» TASK DIRECTIONS
Transcribe the records below. Leave every word as it is.

Data items:
★ ★ ★ ★
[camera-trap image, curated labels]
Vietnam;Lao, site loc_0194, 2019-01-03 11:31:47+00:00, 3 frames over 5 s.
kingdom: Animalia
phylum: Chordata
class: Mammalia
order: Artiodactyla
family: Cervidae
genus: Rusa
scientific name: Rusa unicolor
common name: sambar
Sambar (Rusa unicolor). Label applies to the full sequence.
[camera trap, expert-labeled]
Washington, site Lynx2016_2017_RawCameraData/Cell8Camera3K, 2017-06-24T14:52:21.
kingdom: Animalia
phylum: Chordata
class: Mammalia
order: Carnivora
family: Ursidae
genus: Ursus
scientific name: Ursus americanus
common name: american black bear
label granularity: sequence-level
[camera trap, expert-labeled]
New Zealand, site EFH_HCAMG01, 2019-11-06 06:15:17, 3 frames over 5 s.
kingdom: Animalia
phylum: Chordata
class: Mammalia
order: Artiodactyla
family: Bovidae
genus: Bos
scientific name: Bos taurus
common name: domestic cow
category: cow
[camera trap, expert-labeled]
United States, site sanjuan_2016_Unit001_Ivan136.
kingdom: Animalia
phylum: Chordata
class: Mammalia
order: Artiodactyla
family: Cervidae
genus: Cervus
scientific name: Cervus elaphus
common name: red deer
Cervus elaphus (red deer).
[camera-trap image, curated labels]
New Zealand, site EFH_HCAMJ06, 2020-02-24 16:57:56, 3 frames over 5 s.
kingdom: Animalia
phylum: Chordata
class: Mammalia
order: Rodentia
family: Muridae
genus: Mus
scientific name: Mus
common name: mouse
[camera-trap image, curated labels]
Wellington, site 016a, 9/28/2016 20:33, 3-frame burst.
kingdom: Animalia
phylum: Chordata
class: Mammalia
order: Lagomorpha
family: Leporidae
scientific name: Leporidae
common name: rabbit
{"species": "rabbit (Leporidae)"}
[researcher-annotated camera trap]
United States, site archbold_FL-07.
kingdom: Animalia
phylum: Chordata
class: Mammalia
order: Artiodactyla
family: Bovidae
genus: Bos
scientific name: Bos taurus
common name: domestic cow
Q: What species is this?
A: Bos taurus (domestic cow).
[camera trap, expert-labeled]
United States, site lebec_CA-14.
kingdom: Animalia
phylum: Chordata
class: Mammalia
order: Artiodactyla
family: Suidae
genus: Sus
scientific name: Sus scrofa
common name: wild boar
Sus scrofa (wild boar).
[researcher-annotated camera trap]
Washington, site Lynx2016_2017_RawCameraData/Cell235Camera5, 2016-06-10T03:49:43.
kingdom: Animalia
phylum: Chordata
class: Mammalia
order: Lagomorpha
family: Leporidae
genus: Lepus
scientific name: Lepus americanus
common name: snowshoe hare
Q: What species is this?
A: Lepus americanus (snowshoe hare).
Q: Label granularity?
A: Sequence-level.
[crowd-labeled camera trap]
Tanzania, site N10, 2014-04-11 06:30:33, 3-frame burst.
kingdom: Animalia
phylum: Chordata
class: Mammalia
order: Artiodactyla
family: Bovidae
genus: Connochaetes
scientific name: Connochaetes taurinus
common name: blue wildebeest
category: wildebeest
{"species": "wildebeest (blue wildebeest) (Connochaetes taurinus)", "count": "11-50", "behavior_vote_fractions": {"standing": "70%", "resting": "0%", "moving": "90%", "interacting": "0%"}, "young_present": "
★ ★ ★ ★
» OUTPUT
[camera-trap image, curated labels]
Vietnam;Lao, site loc_0194, 2019-01-03 11:31:47+00:00, 3 frames over 5 s.
kingdom: Animalia
phylum: Chordata
class: Mammalia
order: Artiodactyla
family: Cervidae
genus: Rusa
scientific name: Rusa unicolor
common name: sambar
Sambar (Rusa unicolor). Label applies to the full sequence.
[camera trap, expert-labeled]
Washington, site Lynx2016_2017_RawCameraData/Cell8Camera3K, 2017-06-24T14:52:21.
kingdom: Animalia
phylum: Chordata
class: Mammalia
order: Carnivora
family: Ursidae
genus: Ursus
scientific name: Ursus americanus
common name: american black bear
label granularity: sequence-level
[camera trap, expert-labeled]
New Zealand, site EFH_HCAMG01, 2019-11-06 06:15:17, 3 frames over 5 s.
kingdom: Animalia
phylum: Chordata
class: Mammalia
order: Artiodactyla
family: Bovidae
genus: Bos
scientific name: Bos taurus
common name: domestic cow
category: cow
[camera trap, expert-labeled]
United States, site sanjuan_2016_Unit001_Ivan136.
kingdom: Animalia
phylum: Chordata
class: Mammalia
order: Artiodactyla
family: Cervidae
genus: Cervus
scientific name: Cervus elaphus
common name: red deer
Cervus elaphus (red deer).
[camera-trap image, curated labels]
New Zealand, site EFH_HCAMJ06, 2020-02-24 16:57:56, 3 frames over 5 s.
kingdom: Animalia
phylum: Chordata
class: Mammalia
order: Rodentia
family: Muridae
genus: Mus
scientific name: Mus
common name: mouse
[camera-trap image, curated labels]
Wellington, site 016a, 9/28/2016 20:33, 3-frame burst.
kingdom: Animalia
phylum: Chordata
class: Mammalia
order: Lagomorpha
family: Leporidae
scientific name: Leporidae
common name: rabbit
{"species": "rabbit (Leporidae)"}
[researcher-annotated camera trap]
United States, site archbold_FL-07.
kingdom: Animalia
phylum: Chordata
class: Mammalia
order: Artiodactyla
family: Bovidae
genus: Bos
scientific name: Bos taurus
common name: domestic cow
Q: What species is this?
A: Bos taurus (domestic cow).
[camera trap, expert-labeled]
United States, site lebec_CA-14.
kingdom: Animalia
phylum: Chordata
class: Mammalia
order: Artiodactyla
family: Suidae
genus: Sus
scientific name: Sus scrofa
common name: wild boar
Sus scrofa (wild boar).
[researcher-annotated camera trap]
Washington, site Lynx2016_2017_RawCameraData/Cell235Camera5, 2016-06-10T03:49:43.
kingdom: Animalia
phylum: Chordata
class: Mammalia
order: Lagomorpha
family: Leporidae
genus: Lepus
scientific name: Lepus americanus
common name: snowshoe hare
Q: What species is this?
A: Lepus americanus (snowshoe hare).
Q: Label granularity?
A: Sequence-level.
[crowd-labeled camera trap]
Tanzania, site N10, 2014-04-11 06:30:33, 3-frame burst.
kingdom: Animalia
phylum: Chordata
class: Mammalia
order: Artiodactyla
family: Bovidae
genus: Connochaetes
scientific name: Connochaetes taurinus
common name: blue wildebeest
category: wildebeest
{"species": "wildebeest (blue wildebeest) (Connochaetes taurinus)", "count": "11-50", "behavior_vote_fractions": {"standing": "70%", "resting": "0%", "moving": "90%", "interacting": "0%"}, "young_present": "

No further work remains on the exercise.